Minneapolis weighs 5-cent plastic grocery bag fee at public hearing

A customer carries a plastic grocery bag. A Minneapolis proposal would put a 5-cent fee on each bag.

A debate on the future of single-use plastic bags in the city of Minneapolis began in the City Council chambers Monday. 

The City Council asked the public to give guidance as to whether they think the city should require businesses to charge customers five cents for every single-use plastic bag.

Monday, there was overwhelming support for a citywide bag fee among the dozens in attendance, but there was some opposition. 

"We know that it's hard for humans to make changes, but let me tell you, money, including five cents, is a motivator for people to make these changes," said one commenter in support of the fee. 

"We need to take this action," said another supporter. "You have the opportunity to reduce bag consumption by tens of millions of bags per year. I hope you take it." 

The bags in question are the ones you get at the checkout counter at grocery stores. The city’s proposal would put a five cent charge on each bag to encourage people to bring their own reusable bags to the store when they shop.

"I know that change is difficult, but if you take the step to place a fee on single-use bags, I'm positive you'll quickly realize this is a win for us all," another supporter said. 

That proposal also says plastic bags make up a big portion of trash found in parks and on the side of the road.

In addition, waste collection workers spend a significant amount of time removing plastic bags that get stuck in their equipment each week.

The city also cites a survey they did with nearly 800 residents that found 67 percent of people would be more likely to bring their own bag if there was a fee.

Those opposed to the bag fee cite the negative impact it could have on businesses. 
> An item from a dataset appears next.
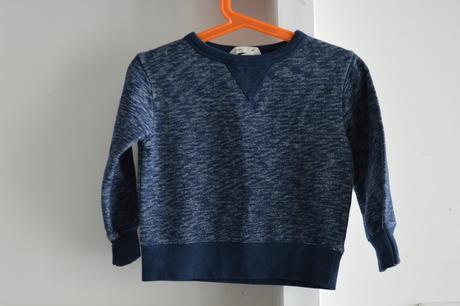 Melírovaná mikinka, h&m,86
"We have several concerns," said one opposer. "First, the competitive disadvantage created for Minneapolis businesses, we know that consumers will shop price." 

The fee would not apply to the plastic bags you see in the produce section and there wouldn’t be a charge for restaurant carryout bags or from clothing stores. Anyone who uses federal or state assistance programs would be exempt from the ordinance as well. 

The City Council approved a ban on bags in 2017, but the move was blocked by state lawmakers. 

California has a state law like the one proposed in Minneapolis. Starting in March, the state of New York will institute one as well.

A vote on the issue could come by the end of the year in Minneapolis.